In first grade, you arrived at school at 8:30 AM and left at
3:00. You assume your teachers kept
those same hours. Why would you think
otherwise? What you don’t see doesn’t
exist. You were dumfounded when you saw
your teacher at the grocery store. You
believed that your teacher did not exist outside of school. You still cling to this childhood myth that the
teacher only exists from bell to bell.
The meanest woman you ever encountered was your third-grade
math teacher. She made you pay attention
to everything she said, she made you do homework, she made you learn. You did not know that she spent an hour
before school each day making copies of the homework assignments you
dreaded. You did not care that the ten
minutes of homework she tortured you with meant that she would be tortured with
hours of grading that same homework assignment for all of her students. You did not realize that all of that homework
taught you the skills you would need to one day balance your checkbook and
calculate your mortgage payments.
In the sixth grade, it never occurred to you that the
lessons your favorite history teacher
taught you were not just pulled from some sort of magical teaching manual. You didn’t know that he spent three weeks over
the summer at a history workshop (unpaid) in another town which he traveled to
at his own expense. You didn’t know that
he purchased all of the maps lining the walls of the classroom with his own
money. You didn’t know that when you failed the test
about the civil war, he spent the next weekend rewriting lessons and designing
activities that would make sure you learned the material.
When your ninth-grade English teacher handed you back an
essay covered in red ink, you were angry.
When she made you correct your work, you were angry. You suffered through rewriting the essay--cursing
her the entire time. When you finally produced an A+ essay, you
congratulated yourself. You never once
thought about the fact that you were one of 150 students. Your teacher spent all day on Sunday grading
150 essays, marking errors and writing suggestions. You never once thought about the fact that
your teacher’s red marks are what helped you to learn. Today, when you write your angry comments
online about how awful teachers are, it never occurs to you that you could not
read articles and comment on them were it not for your teacher and her
blood-red pen.
You curse teachers because you know, at least
subconsciously, that you owe them. You
owe them more than you can ever give.
You are ashamed that you can never pay them back for what they have
given you. You know that they taught you
everything you needed to live, whether you appreciate that fact or not. Without them, you would be unable to read,
unable to understand your finances, and unable to understand history. Without them, you would neither know the
beauty of art, nor the beauty of science.
Without them, you would be a cog in the machine, an unthinking,
undreaming worker bee.
You know that you could never do what they do. You would never get paid sixty-percent of
your current salary to teach children.
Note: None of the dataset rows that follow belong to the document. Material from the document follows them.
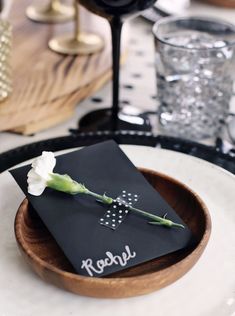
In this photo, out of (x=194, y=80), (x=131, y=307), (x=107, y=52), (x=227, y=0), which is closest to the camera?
(x=131, y=307)

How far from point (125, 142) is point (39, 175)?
19 cm

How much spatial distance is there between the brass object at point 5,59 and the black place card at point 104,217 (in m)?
0.21

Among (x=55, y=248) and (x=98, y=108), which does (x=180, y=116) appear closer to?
(x=98, y=108)

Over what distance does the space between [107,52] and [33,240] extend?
431 millimetres

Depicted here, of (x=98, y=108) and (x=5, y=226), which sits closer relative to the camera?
(x=5, y=226)

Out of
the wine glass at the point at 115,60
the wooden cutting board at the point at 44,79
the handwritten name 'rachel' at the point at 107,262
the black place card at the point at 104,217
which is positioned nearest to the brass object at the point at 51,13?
the wooden cutting board at the point at 44,79

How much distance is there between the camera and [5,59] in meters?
0.68

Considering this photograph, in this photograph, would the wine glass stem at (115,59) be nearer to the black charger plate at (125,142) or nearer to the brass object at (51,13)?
the black charger plate at (125,142)

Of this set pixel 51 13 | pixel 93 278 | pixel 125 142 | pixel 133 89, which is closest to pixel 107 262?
pixel 93 278

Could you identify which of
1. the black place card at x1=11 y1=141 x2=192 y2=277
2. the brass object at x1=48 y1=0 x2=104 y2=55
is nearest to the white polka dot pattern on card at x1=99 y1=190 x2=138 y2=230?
the black place card at x1=11 y1=141 x2=192 y2=277

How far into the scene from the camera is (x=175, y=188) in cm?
52

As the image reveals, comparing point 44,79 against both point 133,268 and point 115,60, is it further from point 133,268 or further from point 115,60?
point 133,268

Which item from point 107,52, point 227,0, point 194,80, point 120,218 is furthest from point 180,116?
point 227,0

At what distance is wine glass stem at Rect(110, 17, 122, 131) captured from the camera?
0.68 meters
You
would never work unpaid overtime. You
would never buy books and supplies for other people’s children out of your own
pocket. You would never provide
bandages, lotion, snacks, tissues, and clothes for children who were not your
own. You would never subject yourself to
your job ratings being published in the newspaper. You would never be able to handle constant
public ridicule. You would never want to
take blame for all of the problems faced by children. You wouldn’t work a job for eight hours a day
without even the chance to use the restroom.
Because you would not do any of these things, you are
ashamed. You lash out at us to hide your
own guilt. You could never do what we
do, yet you know it needs to be done.
You will never appreciate us, because then you would have to acknowledge
that you are not, and never will be, one of us.
You are not a teacher.
I am.
If you found yourself getting angry reading this essay, if
you thought to yourself, “How dare she?
I work 80 hours a week and I get little pay! She doesn’t know anything about me or how
hard I work.” You now do actually know a
tiny bit of what it feels like to be a teacher.